Getting a tax debt loan helps you avoid the terrible actions that the government could do to you when you don’t pay your taxes.
Despite the fact that tax season is advertised and is known to everyone, when taxes are due—they still come as a shock to those who are unprepared for it. That’s why pretty shocking things could happen to people who don’t file and pay their taxes on time. While the government has helpful measures to ensure timely payment of taxes, still—with the busy schedule, or by unintentional omission, many tax payers let the deadline come and go without settling their tax dues. So, if you want to go scratch-free, take a look at these benefits of getting a tax debt loan, on time:
Avoid paying the general interest charge
When you miss your tax due date, the government will automatically add the general interest charge to the amount you owe. The debt will grow overtime, and on a compounding basis which will be added to your account. The power of compounding when applied to your tax debt could destroy your finances, especially when you let it for a few more quarters.
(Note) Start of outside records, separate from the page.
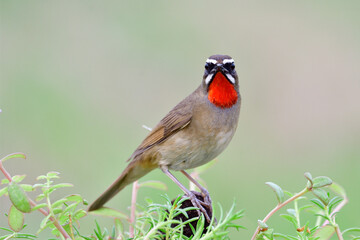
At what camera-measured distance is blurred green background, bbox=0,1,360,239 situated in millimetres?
6746

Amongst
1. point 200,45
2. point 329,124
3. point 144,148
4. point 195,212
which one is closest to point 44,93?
point 200,45

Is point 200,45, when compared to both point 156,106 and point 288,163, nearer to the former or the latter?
point 156,106

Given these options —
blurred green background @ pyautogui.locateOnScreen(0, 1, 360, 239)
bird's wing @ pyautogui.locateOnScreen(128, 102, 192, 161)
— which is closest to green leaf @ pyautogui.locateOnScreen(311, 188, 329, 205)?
bird's wing @ pyautogui.locateOnScreen(128, 102, 192, 161)

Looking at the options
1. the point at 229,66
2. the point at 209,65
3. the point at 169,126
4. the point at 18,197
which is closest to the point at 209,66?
the point at 209,65

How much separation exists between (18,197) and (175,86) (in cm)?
694

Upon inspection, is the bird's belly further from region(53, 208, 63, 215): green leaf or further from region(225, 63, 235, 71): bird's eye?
region(53, 208, 63, 215): green leaf

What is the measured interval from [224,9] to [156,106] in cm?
306

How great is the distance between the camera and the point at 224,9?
10.3 metres

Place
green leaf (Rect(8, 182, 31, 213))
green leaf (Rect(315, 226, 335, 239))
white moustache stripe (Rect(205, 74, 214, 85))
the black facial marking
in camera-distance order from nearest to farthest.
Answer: green leaf (Rect(8, 182, 31, 213)) → green leaf (Rect(315, 226, 335, 239)) → the black facial marking → white moustache stripe (Rect(205, 74, 214, 85))

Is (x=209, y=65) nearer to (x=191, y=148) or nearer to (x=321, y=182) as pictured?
(x=191, y=148)

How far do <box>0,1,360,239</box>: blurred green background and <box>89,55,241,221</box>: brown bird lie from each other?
2.29 meters

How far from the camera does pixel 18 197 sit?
1.55 metres

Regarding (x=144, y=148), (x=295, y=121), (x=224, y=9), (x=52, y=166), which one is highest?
(x=224, y=9)

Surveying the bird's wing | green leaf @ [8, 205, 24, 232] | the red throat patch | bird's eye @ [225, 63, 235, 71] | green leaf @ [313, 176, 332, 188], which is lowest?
green leaf @ [8, 205, 24, 232]
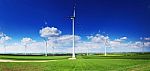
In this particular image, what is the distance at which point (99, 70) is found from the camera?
108 ft

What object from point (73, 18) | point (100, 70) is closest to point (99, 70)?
point (100, 70)

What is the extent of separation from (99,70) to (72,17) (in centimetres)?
4907

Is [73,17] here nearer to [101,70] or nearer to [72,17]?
[72,17]

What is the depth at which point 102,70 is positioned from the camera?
33094 millimetres

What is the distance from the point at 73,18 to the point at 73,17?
30 centimetres

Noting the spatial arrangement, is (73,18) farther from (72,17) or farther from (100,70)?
(100,70)

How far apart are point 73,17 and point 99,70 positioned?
49.0m

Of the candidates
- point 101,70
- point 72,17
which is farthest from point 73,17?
point 101,70

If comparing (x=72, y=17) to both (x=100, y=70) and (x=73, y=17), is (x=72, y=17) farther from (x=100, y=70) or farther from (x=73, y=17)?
(x=100, y=70)

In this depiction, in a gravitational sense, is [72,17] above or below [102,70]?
above

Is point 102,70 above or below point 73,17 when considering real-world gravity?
below

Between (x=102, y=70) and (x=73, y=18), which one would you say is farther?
(x=73, y=18)

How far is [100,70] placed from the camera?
33062 millimetres

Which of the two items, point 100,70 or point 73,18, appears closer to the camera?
point 100,70
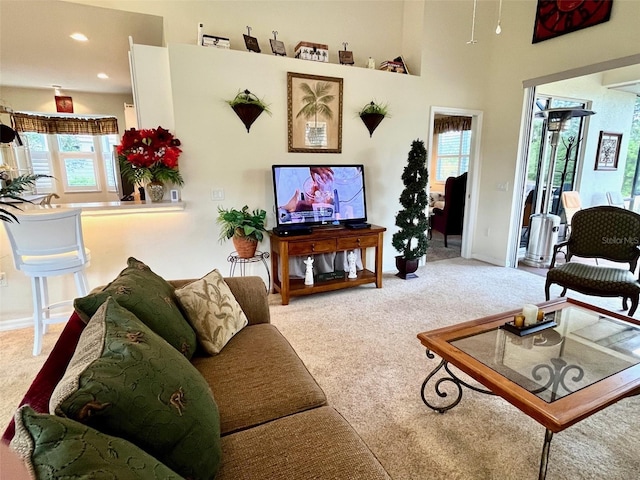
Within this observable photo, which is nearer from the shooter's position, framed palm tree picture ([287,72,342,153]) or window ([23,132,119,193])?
framed palm tree picture ([287,72,342,153])

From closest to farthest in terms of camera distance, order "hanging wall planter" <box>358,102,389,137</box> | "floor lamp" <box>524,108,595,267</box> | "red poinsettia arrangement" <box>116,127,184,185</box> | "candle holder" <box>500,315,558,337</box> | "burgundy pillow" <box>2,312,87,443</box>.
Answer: "burgundy pillow" <box>2,312,87,443</box> → "candle holder" <box>500,315,558,337</box> → "red poinsettia arrangement" <box>116,127,184,185</box> → "hanging wall planter" <box>358,102,389,137</box> → "floor lamp" <box>524,108,595,267</box>

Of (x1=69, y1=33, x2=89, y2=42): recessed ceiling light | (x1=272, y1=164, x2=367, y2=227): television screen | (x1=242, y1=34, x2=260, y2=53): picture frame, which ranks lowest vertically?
(x1=272, y1=164, x2=367, y2=227): television screen

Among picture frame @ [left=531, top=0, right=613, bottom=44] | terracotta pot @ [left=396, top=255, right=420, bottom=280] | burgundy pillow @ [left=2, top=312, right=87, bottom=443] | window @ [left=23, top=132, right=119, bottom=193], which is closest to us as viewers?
burgundy pillow @ [left=2, top=312, right=87, bottom=443]

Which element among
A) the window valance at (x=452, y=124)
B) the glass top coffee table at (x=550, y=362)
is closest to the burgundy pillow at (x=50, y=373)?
the glass top coffee table at (x=550, y=362)

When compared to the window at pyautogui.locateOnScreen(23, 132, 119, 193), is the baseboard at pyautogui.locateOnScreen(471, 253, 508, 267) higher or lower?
lower

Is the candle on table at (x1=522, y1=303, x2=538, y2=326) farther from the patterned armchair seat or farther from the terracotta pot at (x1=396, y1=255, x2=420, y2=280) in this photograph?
the terracotta pot at (x1=396, y1=255, x2=420, y2=280)

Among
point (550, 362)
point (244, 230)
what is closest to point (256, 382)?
point (550, 362)

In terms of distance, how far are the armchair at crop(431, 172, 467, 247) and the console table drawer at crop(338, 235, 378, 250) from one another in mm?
2634

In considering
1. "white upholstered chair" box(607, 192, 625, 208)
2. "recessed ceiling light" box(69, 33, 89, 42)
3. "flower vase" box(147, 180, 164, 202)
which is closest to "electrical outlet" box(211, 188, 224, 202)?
"flower vase" box(147, 180, 164, 202)

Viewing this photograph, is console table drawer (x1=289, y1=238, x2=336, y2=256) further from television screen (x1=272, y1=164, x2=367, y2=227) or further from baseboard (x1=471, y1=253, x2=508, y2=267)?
baseboard (x1=471, y1=253, x2=508, y2=267)

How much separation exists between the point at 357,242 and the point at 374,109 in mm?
1590

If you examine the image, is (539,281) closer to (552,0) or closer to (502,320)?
(502,320)

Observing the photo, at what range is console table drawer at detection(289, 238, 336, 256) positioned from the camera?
3.51m

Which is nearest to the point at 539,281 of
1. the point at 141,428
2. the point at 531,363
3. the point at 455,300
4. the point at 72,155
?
the point at 455,300
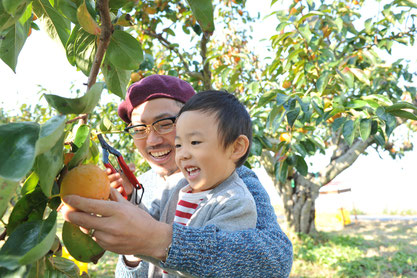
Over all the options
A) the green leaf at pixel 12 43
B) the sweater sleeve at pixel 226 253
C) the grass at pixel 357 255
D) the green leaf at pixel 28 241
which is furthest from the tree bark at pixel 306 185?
the green leaf at pixel 28 241

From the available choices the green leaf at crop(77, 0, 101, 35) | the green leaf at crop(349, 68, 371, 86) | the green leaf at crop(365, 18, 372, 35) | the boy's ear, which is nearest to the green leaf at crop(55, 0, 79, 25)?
the green leaf at crop(77, 0, 101, 35)

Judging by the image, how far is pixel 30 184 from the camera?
57 cm

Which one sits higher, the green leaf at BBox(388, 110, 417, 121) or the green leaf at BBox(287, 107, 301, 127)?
the green leaf at BBox(287, 107, 301, 127)

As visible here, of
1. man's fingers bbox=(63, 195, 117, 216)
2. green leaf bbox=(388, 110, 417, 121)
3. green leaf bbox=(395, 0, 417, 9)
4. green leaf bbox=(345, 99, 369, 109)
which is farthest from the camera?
green leaf bbox=(395, 0, 417, 9)

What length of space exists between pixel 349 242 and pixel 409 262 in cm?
112

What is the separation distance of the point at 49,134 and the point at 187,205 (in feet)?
2.02

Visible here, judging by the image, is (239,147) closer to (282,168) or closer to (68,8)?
(68,8)

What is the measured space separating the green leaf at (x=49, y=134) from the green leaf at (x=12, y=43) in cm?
33

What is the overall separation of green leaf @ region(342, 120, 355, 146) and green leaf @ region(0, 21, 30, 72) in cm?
140

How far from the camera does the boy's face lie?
3.00 feet

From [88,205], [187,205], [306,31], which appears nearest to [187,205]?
[187,205]

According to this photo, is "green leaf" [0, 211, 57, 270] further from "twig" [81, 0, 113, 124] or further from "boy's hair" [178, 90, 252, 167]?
"boy's hair" [178, 90, 252, 167]

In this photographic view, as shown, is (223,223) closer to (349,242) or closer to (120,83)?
(120,83)

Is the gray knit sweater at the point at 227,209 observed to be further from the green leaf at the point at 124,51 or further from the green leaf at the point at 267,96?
the green leaf at the point at 267,96
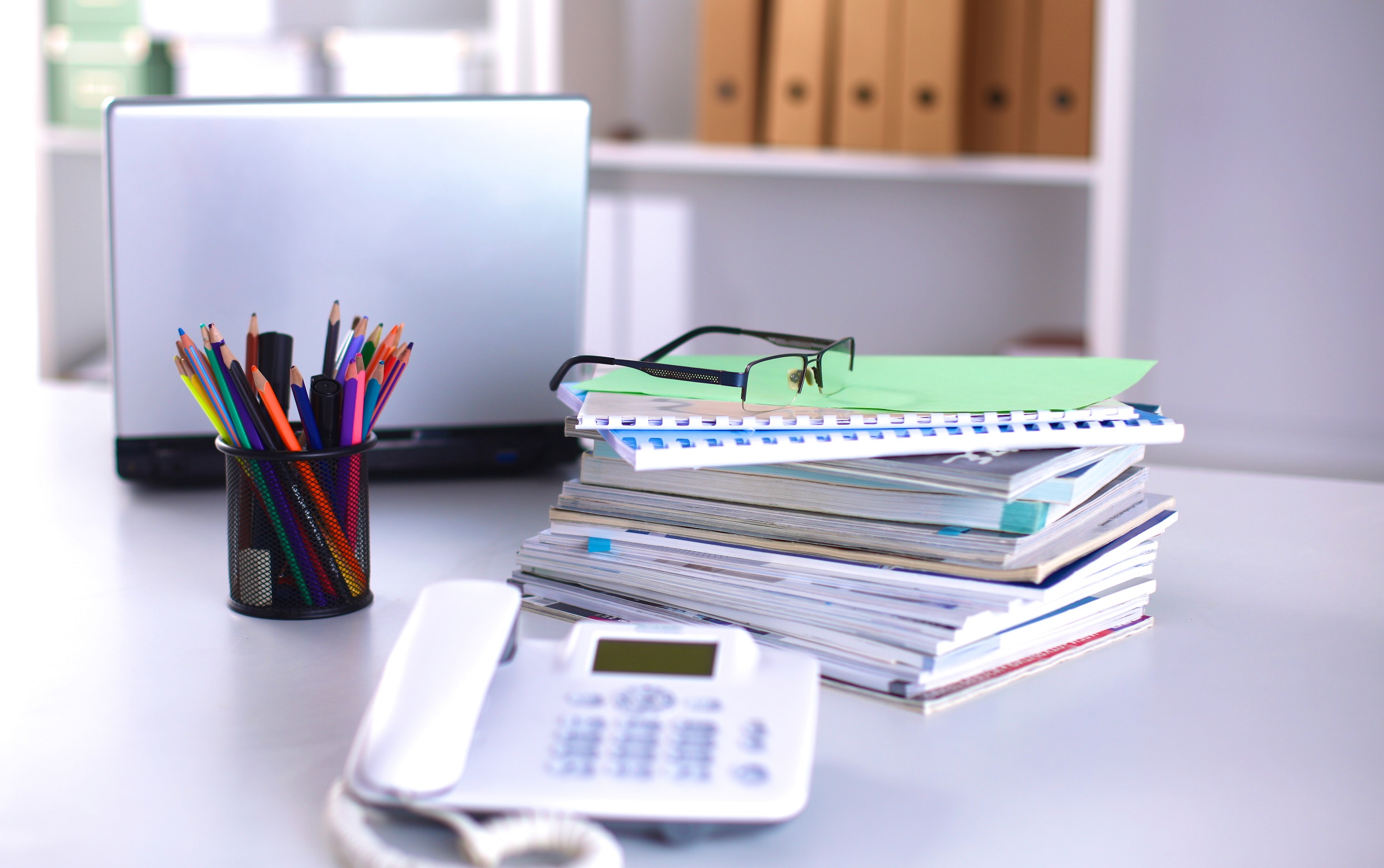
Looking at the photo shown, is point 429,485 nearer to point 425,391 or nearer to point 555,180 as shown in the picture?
point 425,391

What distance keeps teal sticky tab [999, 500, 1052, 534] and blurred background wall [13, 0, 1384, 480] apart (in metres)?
1.74

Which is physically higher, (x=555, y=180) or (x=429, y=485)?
(x=555, y=180)

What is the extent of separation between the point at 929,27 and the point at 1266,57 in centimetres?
64

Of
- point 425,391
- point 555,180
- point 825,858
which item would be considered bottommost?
point 825,858

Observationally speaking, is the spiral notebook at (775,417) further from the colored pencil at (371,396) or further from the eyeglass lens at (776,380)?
the colored pencil at (371,396)

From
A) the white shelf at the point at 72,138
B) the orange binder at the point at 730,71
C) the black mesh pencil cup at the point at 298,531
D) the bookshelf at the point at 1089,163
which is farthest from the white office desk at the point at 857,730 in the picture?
the white shelf at the point at 72,138

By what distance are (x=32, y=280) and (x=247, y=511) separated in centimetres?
240

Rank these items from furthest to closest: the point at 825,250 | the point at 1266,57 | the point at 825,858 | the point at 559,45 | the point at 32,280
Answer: the point at 32,280 → the point at 825,250 → the point at 559,45 → the point at 1266,57 → the point at 825,858

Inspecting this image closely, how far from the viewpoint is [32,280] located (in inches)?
108

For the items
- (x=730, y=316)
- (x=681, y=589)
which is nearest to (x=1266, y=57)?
(x=730, y=316)

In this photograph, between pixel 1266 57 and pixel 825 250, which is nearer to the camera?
pixel 1266 57

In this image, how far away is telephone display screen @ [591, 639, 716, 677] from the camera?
0.53 meters

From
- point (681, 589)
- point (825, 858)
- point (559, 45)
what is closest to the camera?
point (825, 858)

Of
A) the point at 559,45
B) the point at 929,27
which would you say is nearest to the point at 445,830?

The tax debt will grow at a steady rate, and the amount will increase exponentially.
Why spend money on tax debt interests when you can settle the debt now and use the money elsewhere? There are many useful ways to use the money which would have been otherwise used to pay for the interest –like starting or increasing your emergency fund or injecting it back into your working capital.
You don’t have to receive Garnishee notices
When you don’t pay your tax debt, the Australian Tax office may issue a garnishee notice to a company or individual who has control over your money—either in the present or in the future. For example, if you have a contractor, ATO may issue a garnishee notice to the said contractor ordering them to pay your money directly to them to reduce your tax debt. You will receive a notice informing you that ATO has already accessed your future income with your contractor or people who owe any money to you, or your bank or any financial institution that holds your money.
You will not receive summons or receive a notice that ATO has filed a claim against you with the court in your territory
When you fail to file and pay your taxes, the court may release a judgment against you when it has recognizes that you owe a debt, and the ATO can execute on the judgement debt. You may also have to pay a judgment debt interest. While a summon is something that you can stand up against, especially if you have a good lawyer, still—it is important to recognize the emotional effects of receiving legal notices, especially if you are also facing a financial crisis.
When you struggle to pay off your tax debts and other financial obligations anxious feelings can arise. So, don’t burden yourself with constant worry about the tax money, and feelings of being overwhelmed with debts. No matter how big your tax debt is—your health is more important than that. Get a tax debt loan to settle the amount you owe from the ATO and get over the debt stress.
You don’t have to go bankrupt
The Australian Tax Office issues a bankruptcy notice to those with outstanding tax debts informing them that that have to pay the debt within 21 days upon receipt. Or, they have to make a payment plan. Otherwise, the tax office may file a bankruptcy petition against them in court,
So, when you receive a notice, you have two options—make a payment plan that would cover your tax debts, stating the amount that you can pay each month. Probably, you can look for available tax debt loans in your area to pay off the entire debt. Or, you can just wait for the bankruptcy proceedings to commence and provide clear evidence that you have the ability to repay your debts. Otherwise, you will be declared bankrupt and while it is good for your debts—it won’t look good on your credit report.
When you have been legally declared as bankrupt—meaning you cannot pay your debts, almost all your assets will be placed with a bankruptcy trustee. Those assets would later on be sold in order to pay your debts. If that happens—what will happen to your business? Unless you intend to close shop anytime soon, being declared bankrupt is not good for your business at all!
Your company will not be declared insolvent
The court may order for your company to be wound up when you cannot pay you tax debts. The court will appoint an official liquidator who will sell your assets and distribute the money to the Tax office and to your other creditors. While this process could help you pay off all your debts, it also means that your company is insolvent and that there could be risks to potential creditors that you may not be able to repay them. So, pay your tax dues by getting a tax debt loan so you can still continue doing business as usual!